The electric car revolution appears to be upon us. More and more people are making the change and opting for an EV instead of conventional petrol or diesel cars and, as a result, more people are learning how to charge them,
Because charging is such a crucial part of the whole electric car experience, it’s really worth getting clued up on how to do it. So let’s take a look at some of the key things you need to know.
Charging speeds and batteries
Before we get into it, it’s worth brushing up on some of the lingo. Charging speeds – the rate at which electricity is added to an EV’s batteries – is measured in kilowatts, or kW. The higher the number, the quicker the rate of charge. Most home chargers deliver around 7.4kW of power, while rapid chargers are capable of delivering well over 150kW. A faster rate of charge means that your car will charge quicker.
However, each car has a different charge rating too which restricts the maximum amount of charge it can receive. For instance, if your car has a 50kW rating, then the most it can receive is 50kW. Even if you plugged it into a 150kW charger, the most you’d get from it is that 50kW limit.
When it comes to batteries, these are measured in kilowatt-hours or kWh. A larger number before will indicate a larger battery and therefore usually a greater range. Nissan’s popular Leaf is available with a 62kWh battery, for instance, which will bring around 239 miles of range. The Mini Electric, meanwhile, comes with a 32.6kWh battery, bringing a range of 144 miles.
Right, now that we’ve got the terminology out of the way, let’s take a look at home charging. This is one of the easiest ways to add a charge to your electric car, but it does depend on a few factors. For one, you need off-street parking that will allow you to get your car close enough to your electric charger. You’ll also need your house inspected by an electrician to ensure that it’s capable of delivering a consistent energy supply.
Once those are ticked off, you’re free to check out the variety of different suppliers of home wallboxes. As mentioned, these boxes deliver around 7.4kW of charge, meaning that they’ll be able to fully top up nearly all EVs overnight.
There’s a government grant in place for people looking to install a wallbox of their own, taking £350 off the cost of purchasing and installing a wallbox. With this applied, you’ll be paying between £350-£500 for both installation and the unit, depending on the provider.
There are also quicker 22kW home wallboxes available, but these bring additional cost and complications.
You can, of course, plug in via a three-pin socket. However, most manufacturers don’t advise doing this and it’s also incredibly slow – you’ll be looking at a matter of days to charge up a normal electric car via this method.
When you’re out and about, you’ll be relying on public charging. The number of chargers has increased rapidly over recent years and, according to EV charger mapping service ZapMap, there are now 42,767 chargers across the UK in over 15,700 locations. This figure is only increasing by the day, too, so there are plenty of options around the country.

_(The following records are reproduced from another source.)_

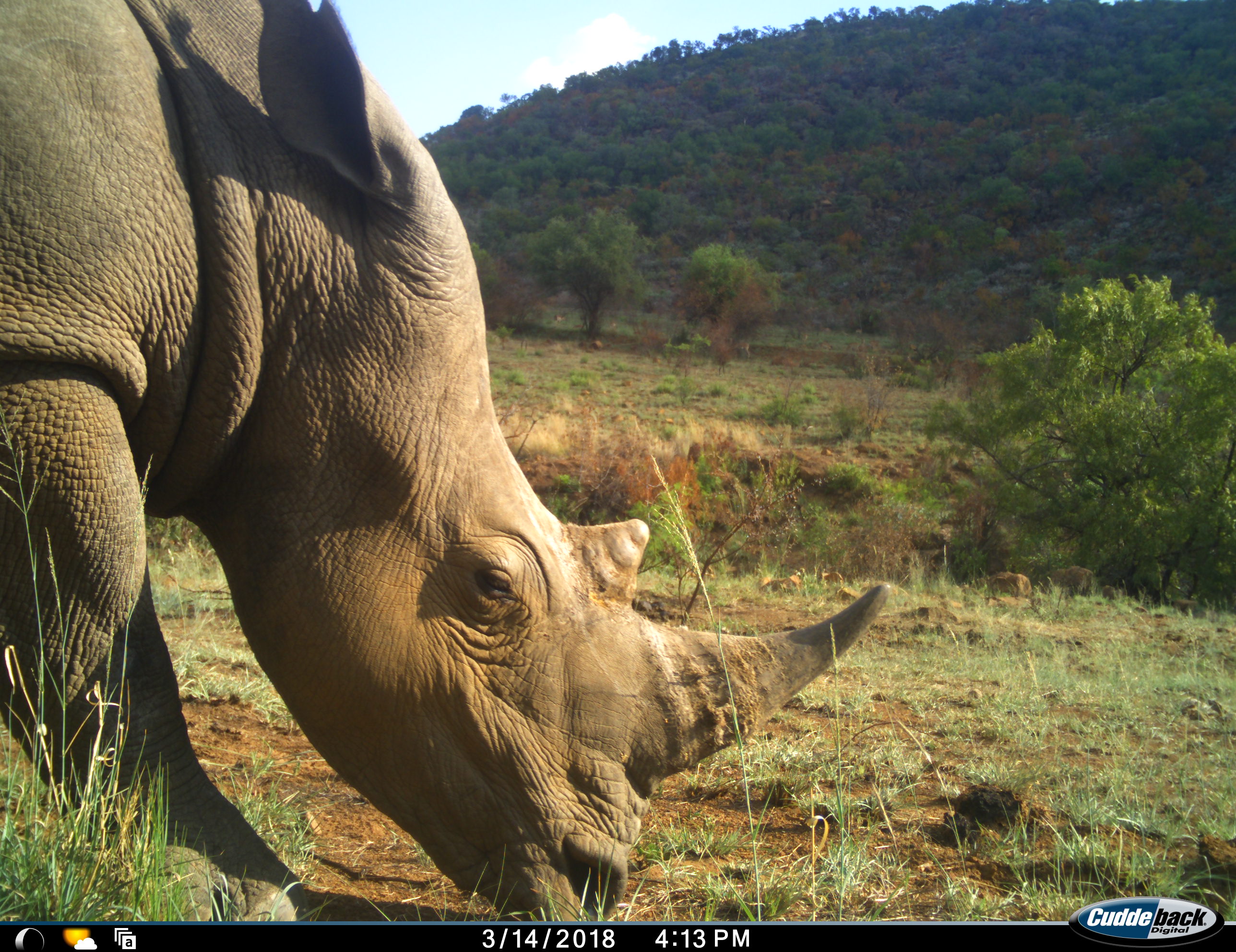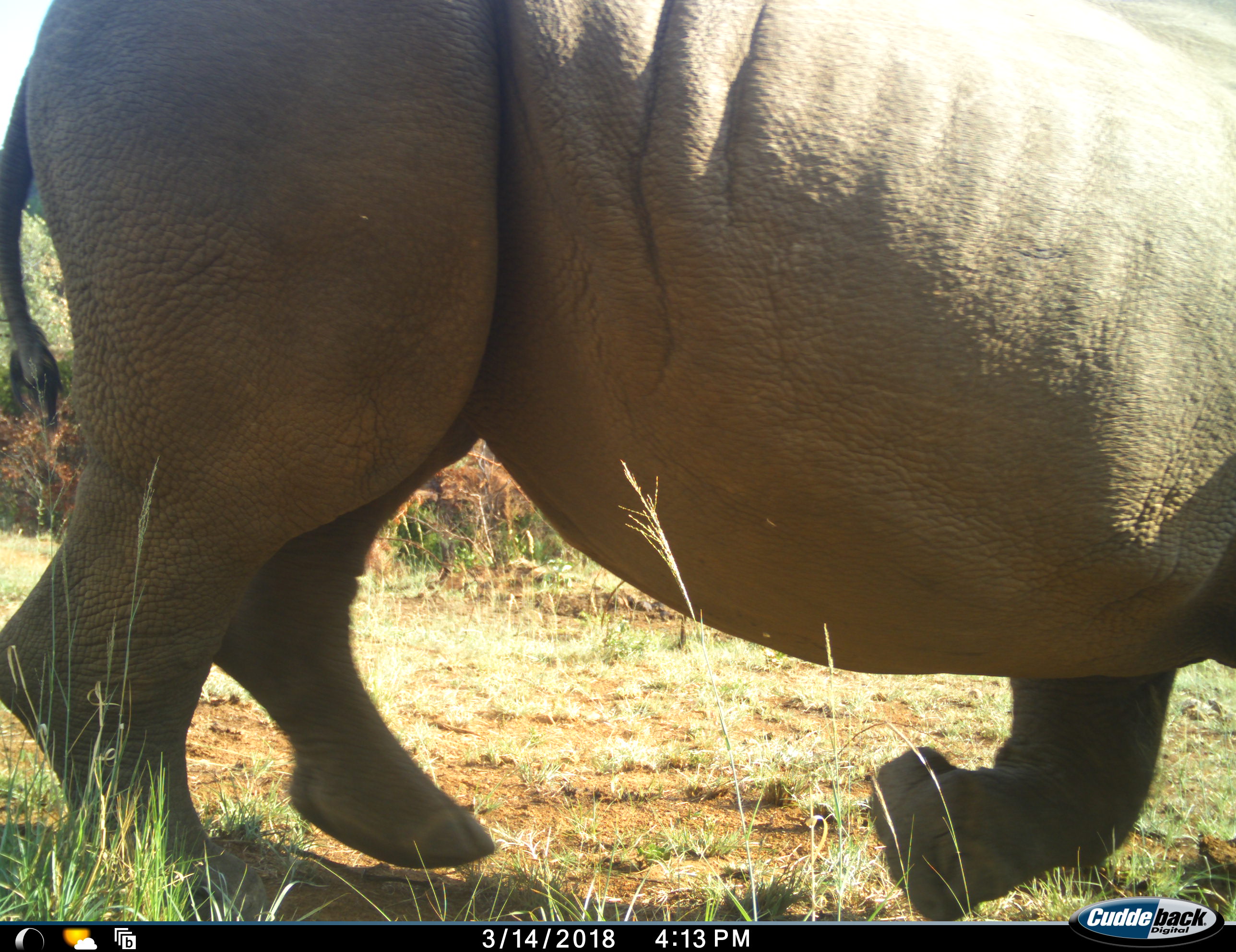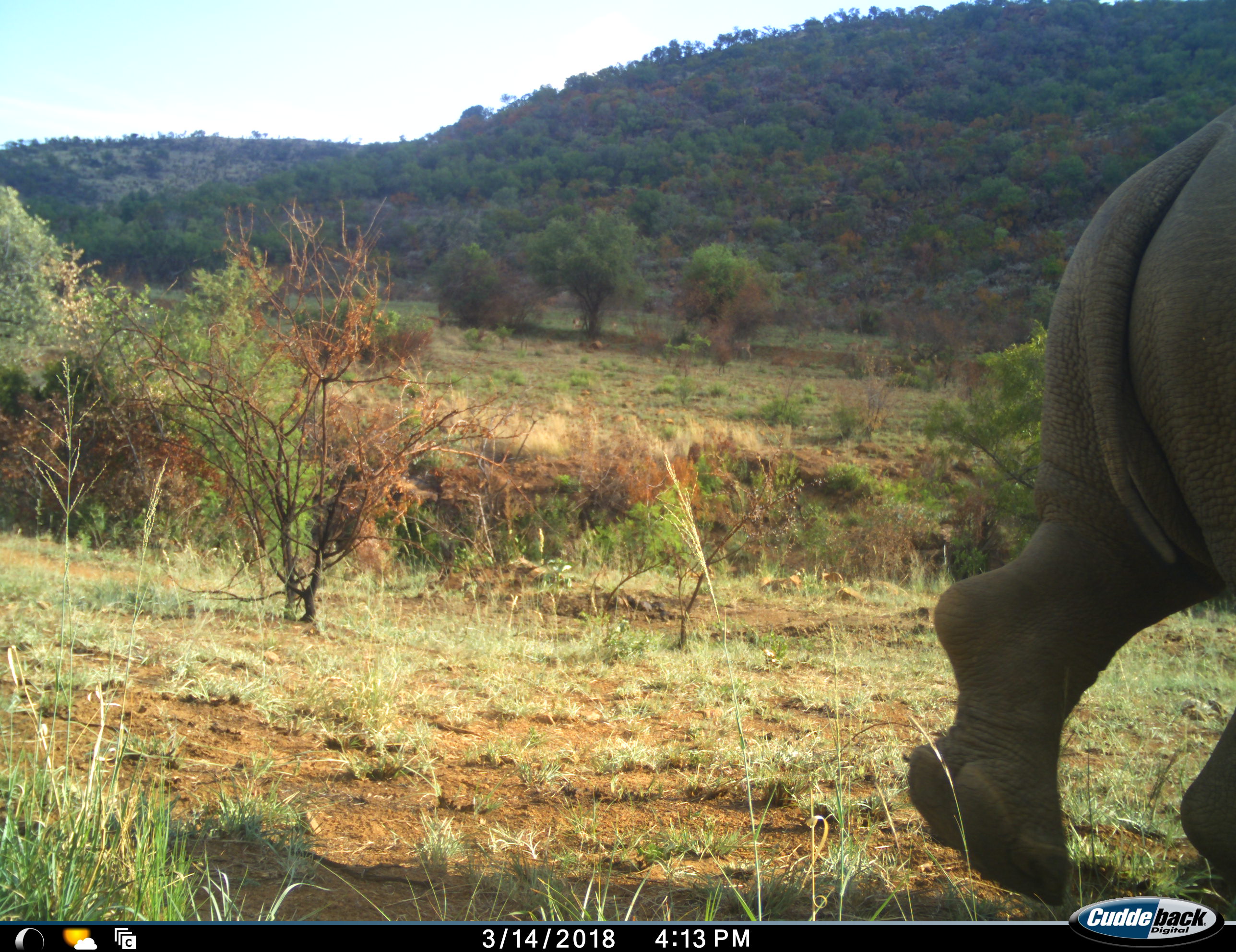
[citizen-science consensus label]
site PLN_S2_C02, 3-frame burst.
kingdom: Animalia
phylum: Chordata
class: Mammalia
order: Perissodactyla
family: Rhinocerotidae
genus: Ceratotherium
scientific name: Ceratotherium simum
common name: white rhinoceros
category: rhinoceroswhite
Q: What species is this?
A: Rhinoceroswhite (white rhinoceros) (Ceratotherium simum).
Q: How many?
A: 1.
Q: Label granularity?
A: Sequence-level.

There are three main types of public charger – slow, fast and rapid. Let’s start with the first one. A slow charger is just under the amount of energy as you’d get from a home charger, so around 6kW. It means that if you’re looking for a quick burst of charge you won’t find it here, but they’re a good option if you’re leaving the car parked up for a while.
Next, we have fast chargers. These range in performance with anything from 7 to 22kW delivered. You’ll often find these located in supermarkets, or in areas where you’ll be leaving the car for a while such as a train station. Many hotels are fitting these too, as they’re perfect for overnight stops.
Finally, there are rapid chargers and, if you’re in a hurry, these are the ones you’ll want to aim for. These start at 50kW, but range right the way up to 100kW and beyond. They’ll provide more than enough charge in just half an hour and are great for short stops in the middle of longer journeys.
Remember, that quicker chargers will cost more. It’s worth checking beforehand to see how much you’ll be paying to use one – this can be accessed via a variety of different apps, including ZapMap. Prices are measured by pence per kWh, with cheaper, slower units costing around 20p per kWh, but some of the very quickest ones situated at the side of motorways can cost upwards of 60p/kWh – so make sure you check beforehand.